Material for the task:
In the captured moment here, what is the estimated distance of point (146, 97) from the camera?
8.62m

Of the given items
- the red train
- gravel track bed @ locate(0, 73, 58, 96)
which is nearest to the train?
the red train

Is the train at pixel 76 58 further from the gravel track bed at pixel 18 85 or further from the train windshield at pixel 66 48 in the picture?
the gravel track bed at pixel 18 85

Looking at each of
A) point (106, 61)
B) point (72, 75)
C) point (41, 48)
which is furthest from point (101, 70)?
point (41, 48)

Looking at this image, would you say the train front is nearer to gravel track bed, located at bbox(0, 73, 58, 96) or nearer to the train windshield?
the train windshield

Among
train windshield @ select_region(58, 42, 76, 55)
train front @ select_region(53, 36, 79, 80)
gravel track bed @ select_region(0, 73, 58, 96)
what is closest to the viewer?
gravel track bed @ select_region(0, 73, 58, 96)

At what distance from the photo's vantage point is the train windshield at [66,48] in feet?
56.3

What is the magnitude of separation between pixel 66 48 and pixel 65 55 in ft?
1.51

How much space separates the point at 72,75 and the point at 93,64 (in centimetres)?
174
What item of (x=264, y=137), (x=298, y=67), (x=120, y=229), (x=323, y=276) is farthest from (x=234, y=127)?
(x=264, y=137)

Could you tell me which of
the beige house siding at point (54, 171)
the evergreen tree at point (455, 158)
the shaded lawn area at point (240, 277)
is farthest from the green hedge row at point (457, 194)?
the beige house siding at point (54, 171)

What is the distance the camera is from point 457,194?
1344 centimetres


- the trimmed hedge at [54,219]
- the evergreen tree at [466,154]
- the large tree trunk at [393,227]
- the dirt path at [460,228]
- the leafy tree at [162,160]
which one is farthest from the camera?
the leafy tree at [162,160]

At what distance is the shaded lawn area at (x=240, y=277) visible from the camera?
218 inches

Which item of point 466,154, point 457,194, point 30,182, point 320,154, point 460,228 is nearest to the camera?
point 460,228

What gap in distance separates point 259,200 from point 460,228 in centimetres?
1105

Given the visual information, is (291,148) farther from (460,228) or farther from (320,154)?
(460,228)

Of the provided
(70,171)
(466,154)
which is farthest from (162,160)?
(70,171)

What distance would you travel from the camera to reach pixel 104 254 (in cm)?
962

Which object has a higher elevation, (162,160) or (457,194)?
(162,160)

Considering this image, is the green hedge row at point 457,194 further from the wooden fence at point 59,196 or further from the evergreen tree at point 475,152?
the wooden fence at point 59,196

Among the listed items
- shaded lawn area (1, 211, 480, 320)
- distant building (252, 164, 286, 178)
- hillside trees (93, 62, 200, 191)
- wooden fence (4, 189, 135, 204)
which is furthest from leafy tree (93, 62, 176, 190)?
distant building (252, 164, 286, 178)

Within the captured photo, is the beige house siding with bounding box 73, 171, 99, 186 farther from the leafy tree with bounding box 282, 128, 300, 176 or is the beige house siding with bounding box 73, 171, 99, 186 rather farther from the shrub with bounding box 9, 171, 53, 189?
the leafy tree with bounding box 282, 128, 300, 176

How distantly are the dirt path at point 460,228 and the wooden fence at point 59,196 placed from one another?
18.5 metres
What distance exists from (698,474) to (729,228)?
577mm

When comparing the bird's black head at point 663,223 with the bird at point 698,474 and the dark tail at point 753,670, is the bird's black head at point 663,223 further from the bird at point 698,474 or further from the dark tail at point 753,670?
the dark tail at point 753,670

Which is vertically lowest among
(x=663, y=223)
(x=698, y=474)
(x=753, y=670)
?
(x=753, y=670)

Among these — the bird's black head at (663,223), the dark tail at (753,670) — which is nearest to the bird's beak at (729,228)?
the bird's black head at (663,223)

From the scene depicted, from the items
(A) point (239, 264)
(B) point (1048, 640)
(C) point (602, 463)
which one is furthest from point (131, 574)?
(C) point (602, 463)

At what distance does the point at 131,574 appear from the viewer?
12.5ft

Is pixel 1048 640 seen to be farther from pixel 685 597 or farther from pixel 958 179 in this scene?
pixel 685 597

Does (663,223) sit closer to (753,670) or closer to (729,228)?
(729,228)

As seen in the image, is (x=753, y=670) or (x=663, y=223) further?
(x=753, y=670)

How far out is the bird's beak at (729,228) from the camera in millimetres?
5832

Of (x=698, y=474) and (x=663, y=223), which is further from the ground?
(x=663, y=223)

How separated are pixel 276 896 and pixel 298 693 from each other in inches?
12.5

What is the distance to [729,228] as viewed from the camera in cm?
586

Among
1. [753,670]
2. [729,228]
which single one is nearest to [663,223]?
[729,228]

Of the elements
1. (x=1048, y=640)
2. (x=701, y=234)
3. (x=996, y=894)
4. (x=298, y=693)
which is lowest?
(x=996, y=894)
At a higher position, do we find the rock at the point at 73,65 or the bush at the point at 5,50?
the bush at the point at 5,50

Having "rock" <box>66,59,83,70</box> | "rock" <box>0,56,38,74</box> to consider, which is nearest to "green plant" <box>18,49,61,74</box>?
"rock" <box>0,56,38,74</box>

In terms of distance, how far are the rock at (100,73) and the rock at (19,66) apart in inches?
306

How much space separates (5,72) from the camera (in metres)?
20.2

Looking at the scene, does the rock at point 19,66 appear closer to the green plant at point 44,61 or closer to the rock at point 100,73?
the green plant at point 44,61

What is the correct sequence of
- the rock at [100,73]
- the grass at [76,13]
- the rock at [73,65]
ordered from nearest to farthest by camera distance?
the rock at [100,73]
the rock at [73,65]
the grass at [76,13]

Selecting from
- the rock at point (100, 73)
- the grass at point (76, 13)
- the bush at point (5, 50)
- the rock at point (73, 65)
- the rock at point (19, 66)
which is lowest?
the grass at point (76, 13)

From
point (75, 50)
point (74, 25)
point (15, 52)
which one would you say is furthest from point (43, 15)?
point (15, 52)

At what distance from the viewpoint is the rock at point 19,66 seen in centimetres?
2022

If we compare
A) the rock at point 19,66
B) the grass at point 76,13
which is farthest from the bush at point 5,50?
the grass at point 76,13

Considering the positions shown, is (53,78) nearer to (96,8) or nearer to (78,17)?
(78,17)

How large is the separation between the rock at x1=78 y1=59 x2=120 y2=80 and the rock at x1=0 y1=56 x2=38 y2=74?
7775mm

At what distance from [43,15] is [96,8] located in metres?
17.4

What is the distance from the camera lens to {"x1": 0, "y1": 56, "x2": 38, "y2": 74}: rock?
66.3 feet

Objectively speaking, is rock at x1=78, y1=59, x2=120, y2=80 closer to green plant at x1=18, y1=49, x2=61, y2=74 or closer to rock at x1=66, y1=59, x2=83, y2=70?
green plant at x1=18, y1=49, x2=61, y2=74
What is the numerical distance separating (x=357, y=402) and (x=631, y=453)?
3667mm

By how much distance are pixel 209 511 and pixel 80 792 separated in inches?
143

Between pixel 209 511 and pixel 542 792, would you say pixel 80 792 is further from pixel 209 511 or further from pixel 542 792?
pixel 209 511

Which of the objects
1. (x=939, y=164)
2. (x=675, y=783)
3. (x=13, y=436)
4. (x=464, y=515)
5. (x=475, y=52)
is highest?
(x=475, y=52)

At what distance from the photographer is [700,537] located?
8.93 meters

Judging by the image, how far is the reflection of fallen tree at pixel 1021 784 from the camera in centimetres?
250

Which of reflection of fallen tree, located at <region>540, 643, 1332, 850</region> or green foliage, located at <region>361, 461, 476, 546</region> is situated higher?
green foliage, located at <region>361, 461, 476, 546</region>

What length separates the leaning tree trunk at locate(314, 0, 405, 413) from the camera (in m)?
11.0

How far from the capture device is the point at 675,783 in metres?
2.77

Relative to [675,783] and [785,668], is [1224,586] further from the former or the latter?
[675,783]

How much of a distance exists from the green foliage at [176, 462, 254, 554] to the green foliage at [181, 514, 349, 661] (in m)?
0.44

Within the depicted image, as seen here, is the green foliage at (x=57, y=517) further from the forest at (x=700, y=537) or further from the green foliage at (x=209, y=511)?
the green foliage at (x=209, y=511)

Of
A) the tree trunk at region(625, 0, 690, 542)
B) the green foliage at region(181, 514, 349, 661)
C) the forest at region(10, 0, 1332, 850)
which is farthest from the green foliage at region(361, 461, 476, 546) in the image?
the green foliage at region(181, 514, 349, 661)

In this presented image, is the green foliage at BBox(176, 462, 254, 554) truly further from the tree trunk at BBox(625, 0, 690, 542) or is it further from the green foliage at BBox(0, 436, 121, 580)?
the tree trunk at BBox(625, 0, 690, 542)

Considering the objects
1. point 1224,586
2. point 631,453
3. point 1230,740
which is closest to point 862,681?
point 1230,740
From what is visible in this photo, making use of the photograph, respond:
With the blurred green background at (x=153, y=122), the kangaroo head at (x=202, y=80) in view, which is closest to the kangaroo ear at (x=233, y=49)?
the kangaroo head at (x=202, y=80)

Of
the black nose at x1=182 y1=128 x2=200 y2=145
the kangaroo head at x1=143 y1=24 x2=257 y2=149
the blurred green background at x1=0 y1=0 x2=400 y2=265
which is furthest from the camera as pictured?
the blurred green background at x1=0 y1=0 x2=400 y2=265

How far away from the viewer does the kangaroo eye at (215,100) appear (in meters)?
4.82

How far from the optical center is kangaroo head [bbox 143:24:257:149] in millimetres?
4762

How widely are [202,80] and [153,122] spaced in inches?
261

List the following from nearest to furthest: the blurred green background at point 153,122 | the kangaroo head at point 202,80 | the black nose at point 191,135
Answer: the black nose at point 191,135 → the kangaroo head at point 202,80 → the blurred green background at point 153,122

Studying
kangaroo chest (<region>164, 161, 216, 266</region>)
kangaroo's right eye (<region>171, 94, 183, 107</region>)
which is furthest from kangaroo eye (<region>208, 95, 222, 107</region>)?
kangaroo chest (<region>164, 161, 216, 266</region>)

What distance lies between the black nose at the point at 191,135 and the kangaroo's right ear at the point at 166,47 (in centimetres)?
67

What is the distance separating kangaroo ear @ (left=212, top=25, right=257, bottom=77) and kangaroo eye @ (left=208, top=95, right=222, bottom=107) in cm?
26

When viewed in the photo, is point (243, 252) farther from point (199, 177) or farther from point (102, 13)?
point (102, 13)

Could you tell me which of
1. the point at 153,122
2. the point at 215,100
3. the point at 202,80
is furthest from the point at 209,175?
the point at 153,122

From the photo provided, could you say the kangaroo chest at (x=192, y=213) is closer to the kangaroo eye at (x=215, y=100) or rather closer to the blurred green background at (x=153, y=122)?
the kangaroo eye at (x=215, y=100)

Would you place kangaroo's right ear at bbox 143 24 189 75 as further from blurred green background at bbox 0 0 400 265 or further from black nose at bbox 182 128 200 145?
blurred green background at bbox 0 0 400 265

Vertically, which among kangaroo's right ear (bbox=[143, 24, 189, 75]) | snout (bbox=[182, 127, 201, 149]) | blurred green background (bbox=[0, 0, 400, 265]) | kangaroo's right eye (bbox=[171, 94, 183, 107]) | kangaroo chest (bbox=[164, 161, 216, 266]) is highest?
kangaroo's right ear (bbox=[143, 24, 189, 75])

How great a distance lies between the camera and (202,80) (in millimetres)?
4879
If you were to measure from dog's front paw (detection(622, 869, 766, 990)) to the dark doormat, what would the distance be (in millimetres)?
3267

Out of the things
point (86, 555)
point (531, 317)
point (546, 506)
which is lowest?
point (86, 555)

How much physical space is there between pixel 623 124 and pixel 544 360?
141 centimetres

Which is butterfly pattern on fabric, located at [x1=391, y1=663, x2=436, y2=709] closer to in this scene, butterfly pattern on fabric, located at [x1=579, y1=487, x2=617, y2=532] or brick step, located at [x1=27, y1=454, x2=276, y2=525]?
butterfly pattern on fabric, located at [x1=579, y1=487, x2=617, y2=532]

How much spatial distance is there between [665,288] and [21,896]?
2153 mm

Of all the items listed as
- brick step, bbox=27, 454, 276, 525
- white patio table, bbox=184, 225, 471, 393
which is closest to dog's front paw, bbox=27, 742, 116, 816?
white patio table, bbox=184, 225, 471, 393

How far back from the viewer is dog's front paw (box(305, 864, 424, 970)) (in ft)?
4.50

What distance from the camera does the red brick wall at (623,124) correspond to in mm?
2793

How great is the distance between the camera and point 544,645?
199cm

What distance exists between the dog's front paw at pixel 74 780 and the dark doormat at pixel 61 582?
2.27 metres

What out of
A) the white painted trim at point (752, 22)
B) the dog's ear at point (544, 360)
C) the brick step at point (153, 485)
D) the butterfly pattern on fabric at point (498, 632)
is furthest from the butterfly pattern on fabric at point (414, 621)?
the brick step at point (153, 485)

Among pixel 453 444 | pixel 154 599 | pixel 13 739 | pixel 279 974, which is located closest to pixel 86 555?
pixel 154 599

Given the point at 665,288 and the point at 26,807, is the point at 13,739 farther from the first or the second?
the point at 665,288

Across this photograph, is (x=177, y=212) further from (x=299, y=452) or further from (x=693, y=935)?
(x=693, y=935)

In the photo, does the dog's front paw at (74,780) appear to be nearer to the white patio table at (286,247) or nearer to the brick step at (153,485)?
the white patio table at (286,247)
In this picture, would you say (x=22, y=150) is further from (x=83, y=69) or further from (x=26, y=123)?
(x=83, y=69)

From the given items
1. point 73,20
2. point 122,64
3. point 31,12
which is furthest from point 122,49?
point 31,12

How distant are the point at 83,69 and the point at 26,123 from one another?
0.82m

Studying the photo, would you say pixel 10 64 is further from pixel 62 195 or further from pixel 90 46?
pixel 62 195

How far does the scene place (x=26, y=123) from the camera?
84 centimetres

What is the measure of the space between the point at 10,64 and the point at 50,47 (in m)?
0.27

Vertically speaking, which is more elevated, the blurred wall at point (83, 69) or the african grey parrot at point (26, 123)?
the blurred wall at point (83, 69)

Exercise instructions: Return verbatim the part of the records that opens with the line containing "Studying the photo, would" and closes at the end of the records.

Exercise solution:
Studying the photo, would you say pixel 10 64 is further from pixel 62 195 or further from pixel 90 46?
pixel 62 195

How far does the scene place (x=26, y=123) from the camera?
84 centimetres

What is the measure of the space between the point at 10,64 and the point at 50,47 (in m)?
0.27

Vertically speaking, which is more elevated, the blurred wall at point (83, 69) or the african grey parrot at point (26, 123)?
the blurred wall at point (83, 69)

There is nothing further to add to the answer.